|Yang, Zhenhua - Wuhan University|
|Wu, Rui - Wuhan University|
|Li, Ling - Wuhan University|
|Xiong, Zhongliang - Hubei Academy Of Agricultural Sciences|
|Zhao, Haizhong - Hubei Academy Of Agricultural Sciences|
|Guo, Deyin - Wuhan University|
|Pan, Zishu - Wuhan University|
Submitted to: Virus Research
Publication Type: Peer Reviewed Journal
Publication Acceptance Date: 1/13/2012
Publication Date: 1/21/2012
Citation: Yang, Z., Wu, R., Li, L., Xiong, Z., Zhao, H., Li, R.W., Guo, D., Pan, Z. 2012. Chimeric classical swine fever (CSF)-Japanese encephalitis (JE) viral particles as a non-transmissible bivalent marker vaccine candidate against CSF and JE infections. Virus Research. 165(1):61-70.
Interpretive Summary: Viral infections have a significant economic impact on the livestock industry especially since they can spread rapidly within a herd. Classical swine fever virus (CSFV) is the pathogen that causes a severe disease with symptoms of fever, internal bleeding, and low white blood cell counts. In addition to its high mortality rate, CSFV also increases the risk of other pathogens simultaneously causing infection. In this study, we developed a new, non-infectious virus that contained a specific sequence of DNA from the Japanese encephalitis virus’s (JEV) E protein. We analyzed the growth characteristics of this new virus and evaluated its potential as an effective vaccine against CSFV and JEV infections in animals. Our results show that vaccination with this new virus created immunity against infection by either preventing infection or by accelerating the ability of the body to remove the infection. Immunization of this virus with other vaccines or vaccine-enhancing molecules may result in a better delivery of the vaccine and an increase in protective immunity. This unique vaccination strategy may have a broad implication in the design of new vaccines against infections, such as parasitic and viral infections, in livestock.
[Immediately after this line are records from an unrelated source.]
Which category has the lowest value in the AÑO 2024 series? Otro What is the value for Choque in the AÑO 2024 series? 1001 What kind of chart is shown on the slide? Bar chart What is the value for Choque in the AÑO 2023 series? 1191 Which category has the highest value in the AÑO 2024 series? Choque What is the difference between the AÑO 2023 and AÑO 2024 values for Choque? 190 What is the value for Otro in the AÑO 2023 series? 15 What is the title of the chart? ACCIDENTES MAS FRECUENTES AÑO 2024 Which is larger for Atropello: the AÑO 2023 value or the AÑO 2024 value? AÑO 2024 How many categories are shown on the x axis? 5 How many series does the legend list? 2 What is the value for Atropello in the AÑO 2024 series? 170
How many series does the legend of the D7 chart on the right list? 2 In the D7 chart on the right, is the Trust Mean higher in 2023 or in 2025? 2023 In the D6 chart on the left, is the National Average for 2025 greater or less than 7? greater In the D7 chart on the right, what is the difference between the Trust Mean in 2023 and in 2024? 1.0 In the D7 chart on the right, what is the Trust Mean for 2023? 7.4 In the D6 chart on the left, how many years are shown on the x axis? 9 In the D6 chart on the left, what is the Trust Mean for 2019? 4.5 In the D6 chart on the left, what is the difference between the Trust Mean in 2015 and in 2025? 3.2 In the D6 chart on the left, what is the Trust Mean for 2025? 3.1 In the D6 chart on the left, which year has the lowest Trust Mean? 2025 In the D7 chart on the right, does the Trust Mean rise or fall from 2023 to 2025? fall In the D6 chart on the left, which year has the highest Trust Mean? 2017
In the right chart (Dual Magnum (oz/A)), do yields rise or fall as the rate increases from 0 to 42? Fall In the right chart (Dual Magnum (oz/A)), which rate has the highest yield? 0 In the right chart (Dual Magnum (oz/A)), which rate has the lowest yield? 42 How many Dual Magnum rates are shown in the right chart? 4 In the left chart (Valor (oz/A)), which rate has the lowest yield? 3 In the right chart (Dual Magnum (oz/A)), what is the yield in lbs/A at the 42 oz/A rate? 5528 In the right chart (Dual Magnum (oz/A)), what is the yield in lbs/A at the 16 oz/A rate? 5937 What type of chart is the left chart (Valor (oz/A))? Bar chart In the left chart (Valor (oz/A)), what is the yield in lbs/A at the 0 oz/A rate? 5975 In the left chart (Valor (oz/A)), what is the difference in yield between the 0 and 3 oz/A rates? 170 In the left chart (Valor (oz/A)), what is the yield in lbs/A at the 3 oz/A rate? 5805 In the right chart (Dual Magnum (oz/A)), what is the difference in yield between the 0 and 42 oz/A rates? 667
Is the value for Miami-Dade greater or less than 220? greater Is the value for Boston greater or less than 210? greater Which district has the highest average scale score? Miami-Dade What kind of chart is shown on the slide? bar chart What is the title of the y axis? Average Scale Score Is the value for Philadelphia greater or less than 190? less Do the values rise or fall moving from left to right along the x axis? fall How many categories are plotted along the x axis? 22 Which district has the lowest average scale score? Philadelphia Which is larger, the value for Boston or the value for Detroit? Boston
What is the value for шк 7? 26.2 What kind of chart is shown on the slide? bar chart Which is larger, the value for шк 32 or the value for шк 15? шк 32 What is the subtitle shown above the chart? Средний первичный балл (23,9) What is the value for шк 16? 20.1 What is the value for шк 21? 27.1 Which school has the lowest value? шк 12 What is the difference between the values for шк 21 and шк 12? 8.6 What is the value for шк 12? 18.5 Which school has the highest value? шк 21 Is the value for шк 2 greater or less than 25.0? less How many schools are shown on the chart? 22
Technical Abstract: A trans-complemented CSF- JE chimeric viral replicon was constructed using an infectious cDNA clone of the CSF virus (CSFV) Alfort/187 strain. The E2 gene of CSFV Alfort/187 strain was deleted and the resultant plasmid pA187delE2 was inserted by a fragment containing the region coding for a truncated envelope protein ('E, the domain III) of JE virus (JEV) to generate the recombinant cDNA clone, pA187delE2/JEV-'E. Porcine kidney 15 (PK15) cells that constitutively express the CSFV E2p7 proteins were then transfected with in vitro-transcribed RNA from pA187delE2/JEV-'E. As a result, chimeric CSF-JE virus replicon particles (VRPs), rv187delE2/JEV-'E, were rescued. In a mouse model, immunization using the chimeric CSF-JE VRPs induced a strong production of JEV-specific IgG and conferred protection against a lethal JEV challenge. Pigs immunized with the chimeric CSF-JE VRPs displayed strong anti-CSFV and anti-JEV humoral immune responses and protection against CSFV and JEV challenge infections. Compared to a commercial inactivated JEV vaccine, the chimeric VRPs seemingly induced a more rapid IgG response and led to a stronger production of JEV neutralizing antibodies. Our evidence suggests that E2-complemented chimeric CSF-JE VRPs not only have the potential as a live-attenuated non-transmissible vaccine candidate against CSF and JE but also serve as a potential marker vaccine for CSF in pigs. Together, our data suggest that the non-transmissible chimeric VRPs expressing foreign antigenic proteins may represent a promising strategy for bivalent marker vaccine design.